We can take this one step further. Not only is there no obligation to obey, but an act of obedience would violate the contract because the slave would have to assume control, i.e. ownership, of the will. It may be objected that the master, in giving a command, is giving the slave permission to resume control of his former will for“ a specific purpose, just as you could give someone permission to borrow the car you just purchased for him.

But this objection doesn’t hold. Because in order to give the slave permission to “borrow” his will, the slave would first have to exercise it to listen to and grasp the nature of the permission. But how could he legally exercise a will to which he has no right before being granted permission? He would first have to get permission to use the will for the purpose of getting permission to perform the action.

But that obviously leads to an infinite regress of permission-granting.

To sum up, if slave contracts are somehow construed as valid, the slave has no obligation to honor his master and, indeed, has an obligation to refrain from honoring his master.

That which makes the contract legally binding—the necessity of a sovereign will—is what makes it invalid.

The whole contractual structure collapses in ludicrous contradiction because the philosophical rug has been pulled out from under it.”

I will let this admirable argument stand on its own. Now onto “voluntary slavery” with respect to “body ownership.”

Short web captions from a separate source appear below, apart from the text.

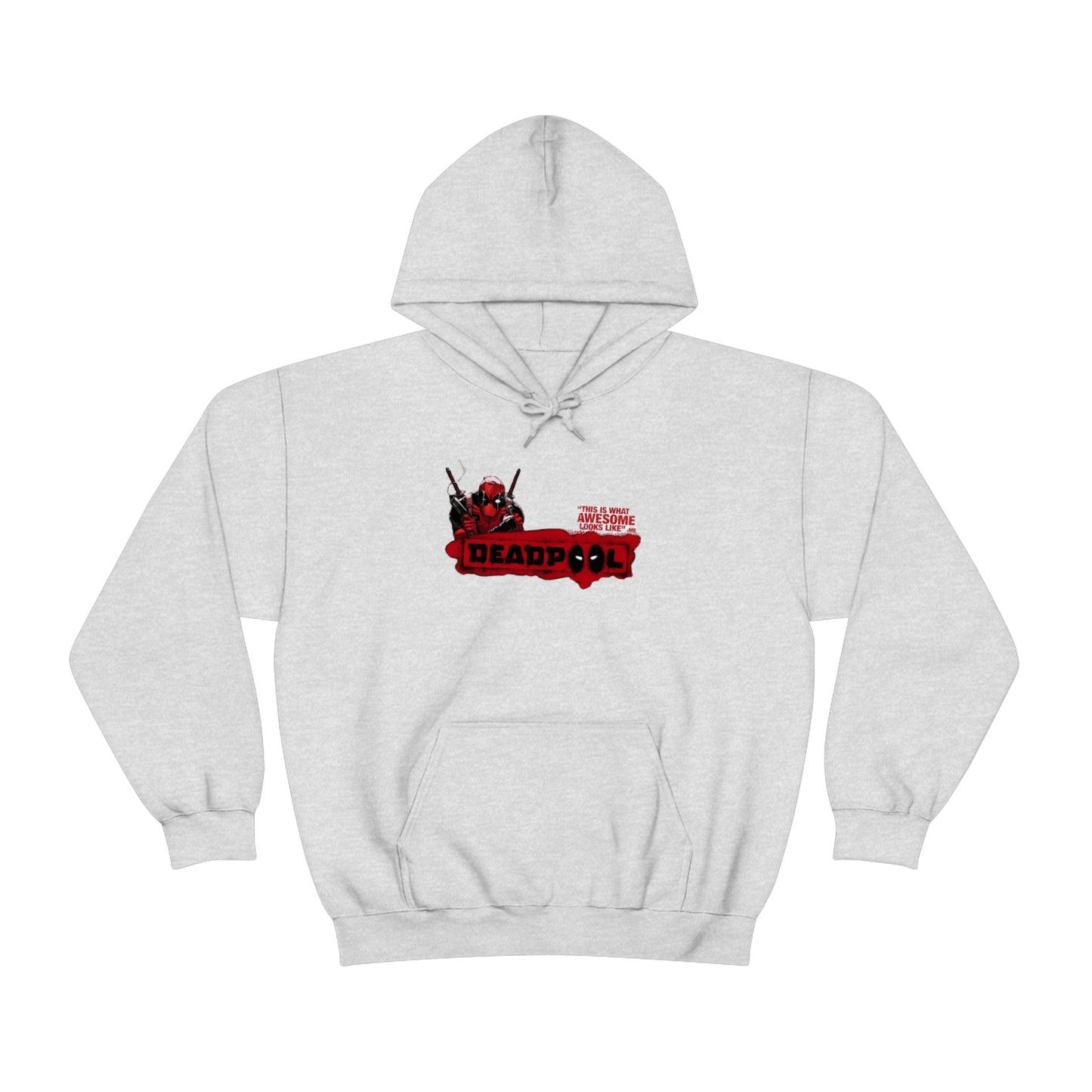 Unisex Hoodie - Merc with a Mouth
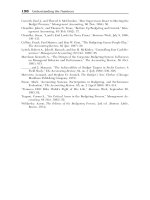 Tiếng anh chuyên ngành kế toán part 22 pptx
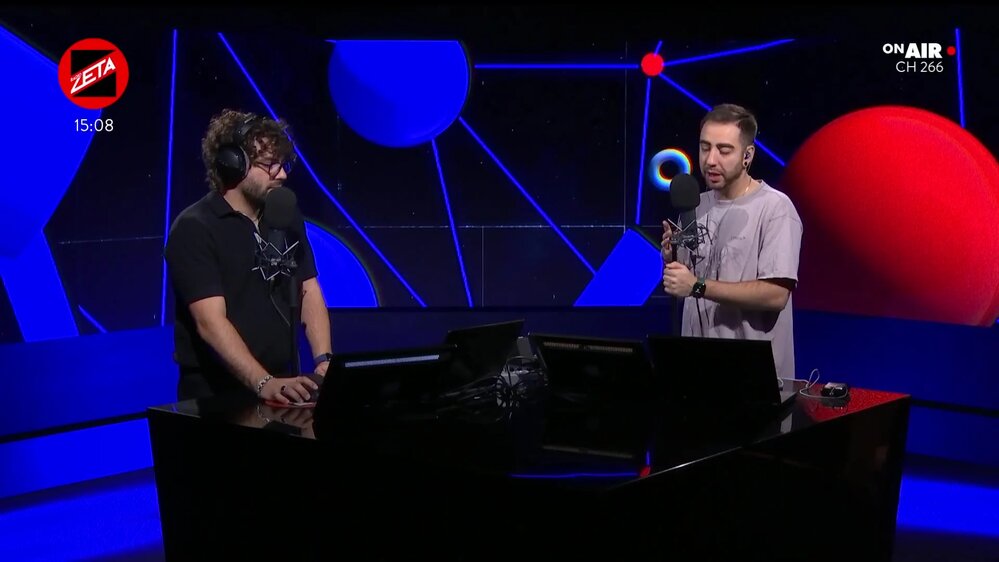 Puntata del 16/01/2026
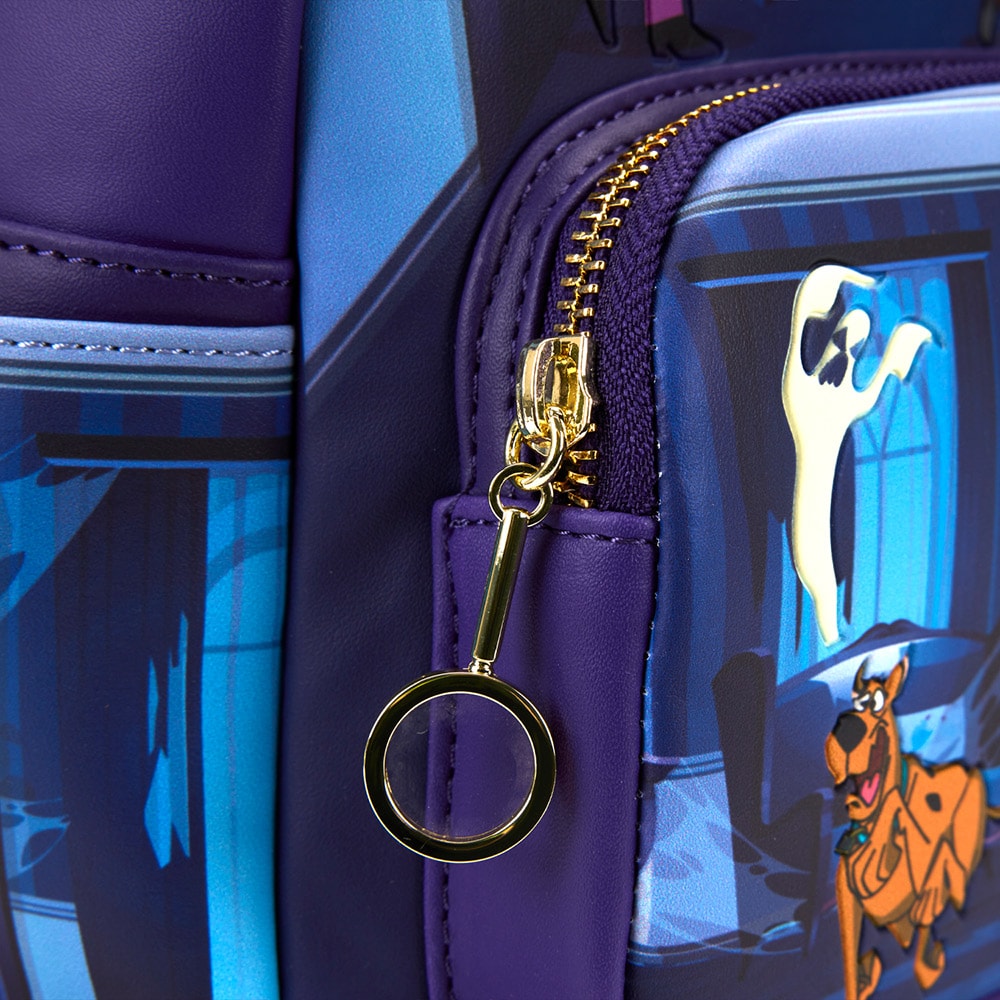 Monster Chase Mini Backpack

Say I said to a neighbor, “I do give you the shirt on my back.” However, I continued to use (wear) it, did not remove it, did not give him permission to access my person to remove it, and later walked home with it and placed it in my closet, without permitting him access to my house to remove it. In such a case, the declaration of my words expressing title transfer would be belied by my actions, which plainly express that I have no true intent to transfer title to the shirt, and which therefore themselves constitute a contrary declaration. It would be as if I said, “I do and do not give you the shirt on my back,” which is nothing more than nonsense.

Say the neighbor paid me for the shirt. By doing so, he is essentially saying, “I do transfer title to this money to you, on condition of being transferred title to your shirt.” Since, I did not truly transfer title to my shirt to him, the condition is not fulfilled, and therefore he did not transfer title to his money to me; the money is still his. By holding onto both the shirt and the money, I have indeed defrauded him. But I owe him his money, plus damages, and not the shirt.

Similarly, if I said to a neighbor, “I do give you my body,” but I continued to use it for my own purposes (speaking, standing, breathing, etc), did not vacate it (commit suicide), and did not give him permission to expel me from it (kill me), my verbal declaration is similarly belied by my actions. I would have expressed, through my actions, that I had no true intent to transfer title to my body, which, again constitutes a contrary declaration. It would be as if I said, “I do and do not give you my body,” which, again, is nothing more than nonsense.

In fact the very act of speaking a declaration of transfer is a performative contradiction, because in speaking the declaration, I am asserting and thus expressing my continued ownership of my body.

And similarly, if my neighbor paid me for my body, and I accepted the money, I would have defrauded him and owe him his money plus damages, but not my body.

Since it is impossible to transfer title to your body without simultaneously contradicting the declaration of transfer with one’s actions, it is impossible to sell, or otherwise transfer, oneself into slavery.